TRECHO DO TEXTO:
##############################

14Além disso, o impasse que a realidade impõe a arte é oriundo do pensamento de que a arte existe em função de algo que lhe é exterior. Se seguirmos o percurso proposto por Giles Deleuze e Felix Guattari quando afirmam que « as figuras estéticas (e o estilo que as cria) não têm nada a ver com a retórica. São sensações: perceptos e afectos, paisagens e rostos, visões e devires » podemos deslocar as fronteiras da arte para outros territórios nos quais a imagem não esteja submetida ao discurso, mas sim à fabulação criadora. Tal fabulação faz da arte algo que vem a ser, puro devir de outras visualidades e outras sensibilidades ainda desconhecidas. A própria história da arte – que habitualmente seria pensada como um elemento ordenador e sincronizador das obras em uma linha espaço-temporal – para estabelecer um ponto de contato coerente precisa ser então pensada a partir do ponto de vista da montagem e remontagem, da sincronia, mas também da diacronia e mesmo da anacronia que a obra de arte nos lança. Isentar-se de procurar « o significado nas artes visuais » permite, porém, procurar desvendar como estas funcionam. Pensar as obras de arte enquanto modo de estar no mundo e de gestar outros mundos possíveis pode nos permitir ultrapassar o paradoxo da impossibilidade de abarcar com palavras aquilo que foi dado apenas a sentir à sensibilidade.
15A arte não é enquadrada, deste modo, em um campo ou território delimitado; a arte « torna-se » fugas possíveis, abandona a significação e se fixa no plano do sentido onde existe em si mesma: dentro do mundo, mas apontando outras possibilidades de ser-mundo do mundo. A afirmação de Deleuze e Guattari de que « as sensações, perceptos e afectos, são seres que valem por si mesmos e excedem qualquer vivido. [...] A obra de arte é um ser de sensação, e nada mais: ela existe em si » (DELEUZE; GUATTARI, 1992, p. 213) faz com que a arte possa de tudo falar: esta enquanto puro devir está além de todo saber, pois ela é capaz de vislumbrar tantos outros mundos possíveis ainda desconhecidos. É, deste modo, que a arte resiste: criando outros saberes para além de um mundo de todo conhecido.
16O que Deleuze e Guattari apresentam é que as obras de arte são uma realidade que intervém na prática de uma sociedade. Assim, investigar uma obra é pensar como esta funciona, por qual engrenagem se relaciona com um dado contexto, desmontar seu mecanismo teórico que nos leva a sua atuação no real. Para os filósofos é nesta desmontagem que transparece o aspecto político de uma obra, pois o político não se apresenta apenas no formato de arte engajada, mas no próprio modo da obra estar no mundo, da abertura que esta é capaz de produzir. Como sintetiza Paulo Oneto: « Resistimos porque « devimos », porque queremos ultrapassar a nós mesmos. A resistência é primeiramente em (no devir), e só secundariamente a. » (ONETO, 2007, p. 202). Passamos do teórico ao prático no momento em que a obra de arte é capaz de criar pontos de fuga dentro do real. « Tout le monde, sous un aspect ou un autre, est pris dans un devenir minoritaire qui l’entraînerait dans des voies inconnues s’il se décidait à le suivre. » (DELEUZE; GUATTARI, 1975 p. 30).

##############################

MATERIAL EXTRAÍDO:
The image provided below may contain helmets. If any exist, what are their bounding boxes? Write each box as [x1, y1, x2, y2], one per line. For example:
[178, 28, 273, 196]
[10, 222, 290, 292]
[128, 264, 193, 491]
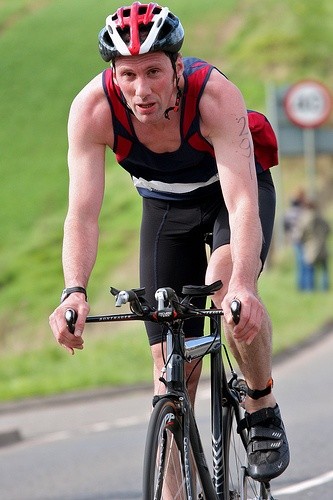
[97, 1, 186, 62]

##############################

TAREFAS:
1. No trecho sobre arte e devir, o que Deleuze e Guattari afirmam que a obra de arte é?
2. Resuma em duas frases o trecho sobre arte e devir.

RESPOSTAS ÀS TAREFAS:
1. Um ser de sensação, e nada mais, que existe em si.

2. Com base em Deleuze e Guattari, o trecho sustenta que a arte não deve ser pensada em função de algo exterior nem submetida ao discurso, pois é um ser de sensação que existe em si e, como puro devir, vislumbra outros mundos possíveis ainda desconhecidos. Assim, investigar uma obra é pensar como ela funciona e se relaciona com um contexto, e é nessa desmontagem que transparece seu aspecto político, já que a arte resiste criando pontos de fuga dentro do real.